Posts Tagged ‘aarp’

Heat rising on health care reform

Thursday, November 5th, 2009
bachman_final

Posted on Twitpic by Somethingfishie

Federal health care reform talks have achieved critical mass, as the end of this week will be a key time to see whether reform moves forward. The U.S. House could vote on a measure Saturday, and today some local chapters of the American Association of Retired People are holding press conferences to talk about support for the House bill. That will happen in a few minutes in Des Moines with Iowa AARP talking about advocacy efforts.

On the flip side, at noon Republicans like Iowa 5th District Congressman Steve King and Minnesota Congresswoman Michele Bachmann will follow through with a press event called a “house call” on the east steps of the Capitol in Washington to beat back reform. Two days ago King and other reform critics called on Americans to “fill the streets of Washington and opposed the (House Speaker Nancy) Pelosi health care bill. ”

“For liberals, this legislation is the crown jewel of their socialist agenda,” King said, since it “will place bureaucrats between patients and doctors,” and raise taxes on small businesses. Bachmann pitched the “house call” with, “Nothing scares members of Congress like freedom-loving Americans.”

With equal conviction he’s right on the issue, on Tuesday a Storm Lake newspaperman gave testimony to the Senate Health, Education, Health and Pensions Committee hearing on health insurance, as invited by U.S. Sen. Tom Harkin, D-Iowa. Art Cullen of the Storm Lake Times spoke about how the newspaper has struggled to continue to provide health insurance to 12 employees as costs rise. He cited rates doubling (and then annually increasing by double digits) after an employee had a kidney transplant in 2005, and bemoaned an inability to change insurers because of employees with pre-existing conditions.

“The Storm Lake Times now pays nearly $50,000 per year for health insurance coverage. That’s almost as much as we pay for newsprint. Were it not for such high insurance costs we could add more employees and help to grow our local economy,” Cullen testified.

Cullen noted Buena Vista County families have an average household income of $36,000 and it costs about one-third of that amount to buy an annual private health care plan. Click here to see the 176-minute hearing, including the very last minute in which an incensed, arms-waving Cullen goes off prepared testimony to vent about  insurance companies “screwing” Americans.

Health care reform slows

Friday, July 24th, 2009

After I wrote a post early yesterday on health care reform efforts pushed by Democrats in D.C., later in the day President Obama after a meeting on the topic near Cleveland said he’s OK with slowing the train down to get a workable product. House Speaker Nancy Pelosi says she’s got the votes to get a reform bill passed, but now the process won’t be pushed prior to the August recess, which Obama says is preferable.

AARP says that’s a lamentable decision. From executive vice president Nancy Leamond: “The millions of people impacted by high drug costs and those that can’t get adequate health insurance because of age or a pre-existing condition need help now. An August of waiting will not lower costs, increase access or improve quality. Few understand the enormous challenge of this task better than AARP. We have been working to reform health care for more than 50 years …But Congress needs to get this done.”

The health care reform debate is a hot topic on The Journal’s Web site. In a response to the Mini Editorial today, anti-reform “MattB,” who’s passionate on the topic, coins one I’ve not heard: “ObamaCare, putting the RX in MaRXism.” One thing is sure, a month’s delay or more in moving reform legislation will allow opponents the chance to figure better how to scuttle the whole thing.

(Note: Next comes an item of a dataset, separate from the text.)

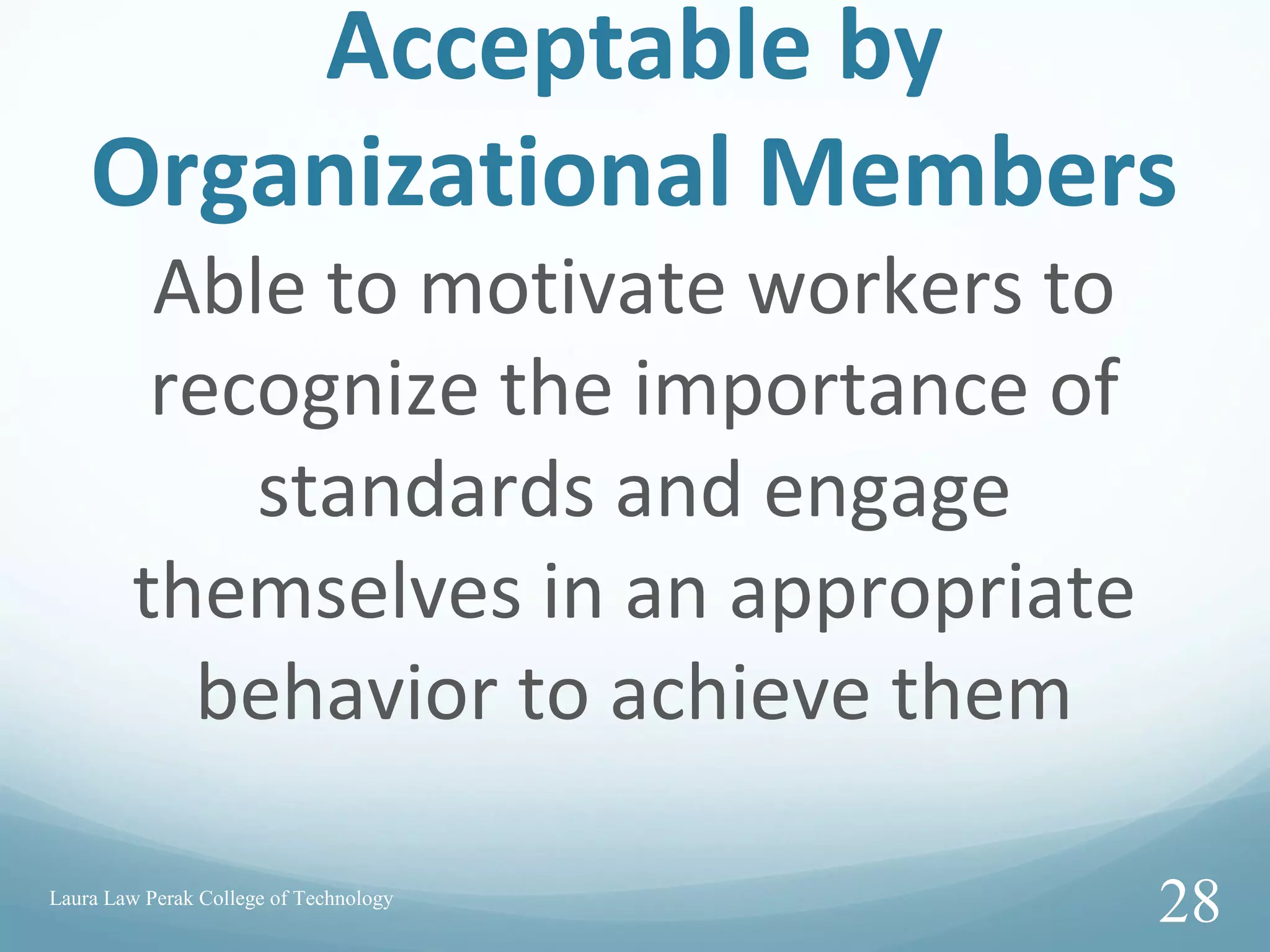 Acceptable by Organizational Members

Able to motivate workers to recognize the importance of standards and engage themselves in an appropriate behavior to achieve them

Laura Law Perak College of Technology

28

Is AARP advocacy pushing politics?

Wednesday, May 23rd, 2007

In today’s Journal, we recounted the new Divided We Fail, Together We Can Do Anything coalition created by AARP to prod presidential candidates to lay out what they’d do with “broken” health care and retirement sytems. AARP, which is the largest advocacy group in the nation with 38 million members, sometimes takes stances that place it squarely in the midst of robust discussions on how to address America’s vexing problems.

AARP chief operating officer Tom Nelson said AARP’s status as a nonpartisan organization isn’t imperiled when it takes positions like opposing President Bush’s 2005 plan to allow creation of private accounts within Social Security. I shared with Nelson that I’d never seen such vehement criticism of AARP as when I wrote about an event in Sioux City in 2005 when the organization went on record against the personal accounts.

Nelson said “AARP, from our vantage point, decides on the merits of the issue” in laying out stances, giving two recent examples. He said when the 2003 prescription drug benefit within Medicare was created by Congress, “Republicans were happy with us and Democrats were furious,” since AARP supported the drug benefit. Further, less than two years later, when AARP weighed in against Social Security privatization, “Democrats were thrilled with us and the Republicans were furious,” Nelson said.

AARP does not have a political action committee or endorse candidates. But AARP will summarize candidate positions on Divided We Fail issues for voters to mull on going to the voting booth.